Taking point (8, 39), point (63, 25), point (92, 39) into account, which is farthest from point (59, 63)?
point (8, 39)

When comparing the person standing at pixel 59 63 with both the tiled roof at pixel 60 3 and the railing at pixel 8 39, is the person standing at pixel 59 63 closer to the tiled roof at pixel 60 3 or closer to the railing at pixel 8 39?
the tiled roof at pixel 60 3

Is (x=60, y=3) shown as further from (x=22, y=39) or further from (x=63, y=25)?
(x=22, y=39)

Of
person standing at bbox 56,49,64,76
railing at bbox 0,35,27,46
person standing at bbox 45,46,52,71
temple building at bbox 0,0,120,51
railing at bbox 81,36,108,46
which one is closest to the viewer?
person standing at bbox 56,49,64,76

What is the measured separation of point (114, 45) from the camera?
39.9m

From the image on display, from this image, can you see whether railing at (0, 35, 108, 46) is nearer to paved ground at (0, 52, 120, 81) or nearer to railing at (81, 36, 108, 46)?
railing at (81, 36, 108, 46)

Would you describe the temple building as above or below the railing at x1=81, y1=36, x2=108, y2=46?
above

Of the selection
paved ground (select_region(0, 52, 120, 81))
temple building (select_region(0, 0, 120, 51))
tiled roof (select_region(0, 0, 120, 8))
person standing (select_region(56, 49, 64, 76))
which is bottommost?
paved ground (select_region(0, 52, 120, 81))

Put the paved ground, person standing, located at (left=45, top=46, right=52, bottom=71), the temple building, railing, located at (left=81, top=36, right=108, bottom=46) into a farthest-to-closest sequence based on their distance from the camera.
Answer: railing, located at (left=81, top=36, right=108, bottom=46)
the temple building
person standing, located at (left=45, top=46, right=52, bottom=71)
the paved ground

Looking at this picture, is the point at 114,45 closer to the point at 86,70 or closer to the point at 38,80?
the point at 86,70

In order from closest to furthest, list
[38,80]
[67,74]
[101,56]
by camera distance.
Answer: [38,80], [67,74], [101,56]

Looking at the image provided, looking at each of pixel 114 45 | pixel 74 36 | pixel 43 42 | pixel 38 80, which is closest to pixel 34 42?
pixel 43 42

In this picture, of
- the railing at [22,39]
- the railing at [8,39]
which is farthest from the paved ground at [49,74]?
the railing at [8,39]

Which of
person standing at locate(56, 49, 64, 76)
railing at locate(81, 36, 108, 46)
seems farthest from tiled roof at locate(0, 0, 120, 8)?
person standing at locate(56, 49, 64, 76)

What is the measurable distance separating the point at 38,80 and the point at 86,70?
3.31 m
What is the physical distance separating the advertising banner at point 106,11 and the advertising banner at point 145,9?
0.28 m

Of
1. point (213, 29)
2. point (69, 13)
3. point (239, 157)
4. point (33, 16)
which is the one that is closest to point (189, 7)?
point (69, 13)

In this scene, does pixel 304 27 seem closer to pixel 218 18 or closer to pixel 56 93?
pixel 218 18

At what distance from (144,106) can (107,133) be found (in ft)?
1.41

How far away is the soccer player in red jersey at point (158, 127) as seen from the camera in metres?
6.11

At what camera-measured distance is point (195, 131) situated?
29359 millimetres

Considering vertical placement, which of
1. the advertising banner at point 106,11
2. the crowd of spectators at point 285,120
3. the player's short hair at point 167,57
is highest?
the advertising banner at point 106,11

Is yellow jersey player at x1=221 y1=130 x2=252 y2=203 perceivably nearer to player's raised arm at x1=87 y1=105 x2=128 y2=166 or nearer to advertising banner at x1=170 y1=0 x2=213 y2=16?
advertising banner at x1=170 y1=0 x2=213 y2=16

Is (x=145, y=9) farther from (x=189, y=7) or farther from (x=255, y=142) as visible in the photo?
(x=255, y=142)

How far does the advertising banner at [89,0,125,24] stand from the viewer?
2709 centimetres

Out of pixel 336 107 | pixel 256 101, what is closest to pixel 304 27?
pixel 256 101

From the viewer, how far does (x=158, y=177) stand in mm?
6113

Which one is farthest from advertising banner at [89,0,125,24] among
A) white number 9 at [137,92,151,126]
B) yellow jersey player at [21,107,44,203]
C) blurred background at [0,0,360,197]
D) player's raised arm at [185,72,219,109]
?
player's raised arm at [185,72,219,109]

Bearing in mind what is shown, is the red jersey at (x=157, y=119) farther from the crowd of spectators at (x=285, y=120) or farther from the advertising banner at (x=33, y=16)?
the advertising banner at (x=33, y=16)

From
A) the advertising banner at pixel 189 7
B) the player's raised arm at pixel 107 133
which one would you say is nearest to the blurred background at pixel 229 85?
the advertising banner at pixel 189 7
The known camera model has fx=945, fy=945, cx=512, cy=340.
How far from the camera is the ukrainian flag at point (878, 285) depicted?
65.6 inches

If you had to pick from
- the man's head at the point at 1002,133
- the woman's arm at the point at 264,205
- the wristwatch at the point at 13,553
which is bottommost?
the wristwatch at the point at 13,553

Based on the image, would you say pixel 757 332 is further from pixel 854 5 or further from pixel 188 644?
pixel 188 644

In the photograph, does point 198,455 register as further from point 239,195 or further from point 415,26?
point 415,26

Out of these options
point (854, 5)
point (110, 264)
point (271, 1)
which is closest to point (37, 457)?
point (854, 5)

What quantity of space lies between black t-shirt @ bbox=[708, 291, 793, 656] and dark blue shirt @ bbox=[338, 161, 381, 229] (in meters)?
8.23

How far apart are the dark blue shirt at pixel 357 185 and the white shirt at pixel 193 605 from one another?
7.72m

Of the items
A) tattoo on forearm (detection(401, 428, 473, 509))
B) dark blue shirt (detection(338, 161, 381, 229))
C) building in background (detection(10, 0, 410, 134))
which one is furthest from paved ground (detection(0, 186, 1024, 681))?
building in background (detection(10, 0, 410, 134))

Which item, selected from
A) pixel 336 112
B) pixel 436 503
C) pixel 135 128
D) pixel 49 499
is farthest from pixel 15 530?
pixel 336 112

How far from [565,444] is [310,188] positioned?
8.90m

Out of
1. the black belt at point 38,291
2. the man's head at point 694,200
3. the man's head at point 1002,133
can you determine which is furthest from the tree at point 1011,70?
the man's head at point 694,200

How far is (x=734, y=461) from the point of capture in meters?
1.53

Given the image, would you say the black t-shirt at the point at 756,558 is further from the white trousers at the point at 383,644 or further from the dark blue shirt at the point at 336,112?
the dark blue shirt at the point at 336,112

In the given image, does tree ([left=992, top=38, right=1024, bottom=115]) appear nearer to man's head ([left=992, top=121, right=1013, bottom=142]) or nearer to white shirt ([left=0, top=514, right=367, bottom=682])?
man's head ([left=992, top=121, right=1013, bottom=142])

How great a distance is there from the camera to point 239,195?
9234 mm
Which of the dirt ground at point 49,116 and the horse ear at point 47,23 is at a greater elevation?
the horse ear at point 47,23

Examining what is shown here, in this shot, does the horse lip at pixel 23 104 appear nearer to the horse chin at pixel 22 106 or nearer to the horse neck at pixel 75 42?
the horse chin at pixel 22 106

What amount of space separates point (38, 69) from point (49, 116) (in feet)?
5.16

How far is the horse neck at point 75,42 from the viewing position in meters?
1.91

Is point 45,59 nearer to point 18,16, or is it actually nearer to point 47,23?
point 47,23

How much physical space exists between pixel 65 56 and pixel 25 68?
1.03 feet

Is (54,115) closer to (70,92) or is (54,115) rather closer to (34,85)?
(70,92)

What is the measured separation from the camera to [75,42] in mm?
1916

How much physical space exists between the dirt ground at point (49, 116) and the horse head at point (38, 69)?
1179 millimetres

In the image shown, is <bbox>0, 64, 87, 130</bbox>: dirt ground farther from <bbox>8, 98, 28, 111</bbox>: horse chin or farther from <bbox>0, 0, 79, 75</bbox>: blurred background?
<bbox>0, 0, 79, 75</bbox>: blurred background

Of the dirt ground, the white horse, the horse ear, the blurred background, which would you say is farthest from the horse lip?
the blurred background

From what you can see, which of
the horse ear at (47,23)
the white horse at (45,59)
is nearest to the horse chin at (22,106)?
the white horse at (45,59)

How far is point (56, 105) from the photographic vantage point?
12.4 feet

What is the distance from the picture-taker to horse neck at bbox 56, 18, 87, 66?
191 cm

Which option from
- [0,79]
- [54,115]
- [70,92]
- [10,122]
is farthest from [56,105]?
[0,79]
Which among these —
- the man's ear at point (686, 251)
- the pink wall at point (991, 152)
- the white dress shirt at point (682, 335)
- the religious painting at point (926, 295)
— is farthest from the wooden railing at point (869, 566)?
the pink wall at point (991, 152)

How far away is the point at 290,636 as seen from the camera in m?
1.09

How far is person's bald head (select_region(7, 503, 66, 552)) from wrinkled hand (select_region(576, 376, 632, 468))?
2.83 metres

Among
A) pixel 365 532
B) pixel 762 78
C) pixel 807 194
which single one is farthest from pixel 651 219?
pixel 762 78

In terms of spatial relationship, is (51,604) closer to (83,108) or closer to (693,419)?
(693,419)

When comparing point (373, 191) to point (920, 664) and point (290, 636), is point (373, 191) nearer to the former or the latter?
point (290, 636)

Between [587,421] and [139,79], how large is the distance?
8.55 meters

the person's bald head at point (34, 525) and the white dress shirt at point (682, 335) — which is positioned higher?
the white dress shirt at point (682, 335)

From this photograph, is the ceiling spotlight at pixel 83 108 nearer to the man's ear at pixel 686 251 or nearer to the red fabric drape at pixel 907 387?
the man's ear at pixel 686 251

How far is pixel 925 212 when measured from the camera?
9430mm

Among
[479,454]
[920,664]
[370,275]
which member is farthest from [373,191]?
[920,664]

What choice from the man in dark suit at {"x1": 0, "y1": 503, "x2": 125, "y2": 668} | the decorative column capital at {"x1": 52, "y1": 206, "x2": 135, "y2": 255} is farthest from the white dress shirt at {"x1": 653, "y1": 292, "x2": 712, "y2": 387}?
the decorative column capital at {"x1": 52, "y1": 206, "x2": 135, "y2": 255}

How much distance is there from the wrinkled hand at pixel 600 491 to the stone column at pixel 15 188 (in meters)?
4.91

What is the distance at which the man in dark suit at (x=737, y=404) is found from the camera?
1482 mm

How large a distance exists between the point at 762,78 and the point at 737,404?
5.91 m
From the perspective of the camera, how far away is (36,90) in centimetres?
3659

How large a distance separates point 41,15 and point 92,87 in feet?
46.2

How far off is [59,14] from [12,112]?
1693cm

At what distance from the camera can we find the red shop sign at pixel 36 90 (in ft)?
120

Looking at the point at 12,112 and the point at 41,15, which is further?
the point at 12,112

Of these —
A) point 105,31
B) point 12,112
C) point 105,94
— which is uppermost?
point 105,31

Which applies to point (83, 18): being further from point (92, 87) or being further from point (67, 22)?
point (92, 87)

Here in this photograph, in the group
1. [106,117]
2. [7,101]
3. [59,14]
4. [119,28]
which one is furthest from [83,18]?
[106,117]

— Written request —
Output the line holding "How much distance", then every later line through the end of the records above, exactly as given and nothing else.

— Answer to the exercise —
How much distance is there from the wrinkled hand at pixel 600 491 to the stone column at pixel 15 188 (in meters)?
4.91

What is the distance at which the man in dark suit at (x=737, y=404) is found from the camera?
1482 mm

How large a distance exists between the point at 762,78 and the point at 737,404?
5.91 m
From the perspective of the camera, how far away is (36,90) in centimetres?
3659

How large a distance separates point 41,15 and point 92,87 in feet?
46.2

How far off is [59,14] from [12,112]?
1693cm

At what distance from the camera can we find the red shop sign at pixel 36 90 (in ft)?
120

Looking at the point at 12,112 and the point at 41,15, which is further?
the point at 12,112

Of these —
A) point 105,31
B) point 12,112
C) point 105,94
— which is uppermost?
point 105,31

Which applies to point (83, 18): being further from point (92, 87) or being further from point (67, 22)?
point (92, 87)

Here in this photograph, in the group
1. [106,117]
2. [7,101]
3. [59,14]
4. [119,28]
which one is furthest from [83,18]?
[106,117]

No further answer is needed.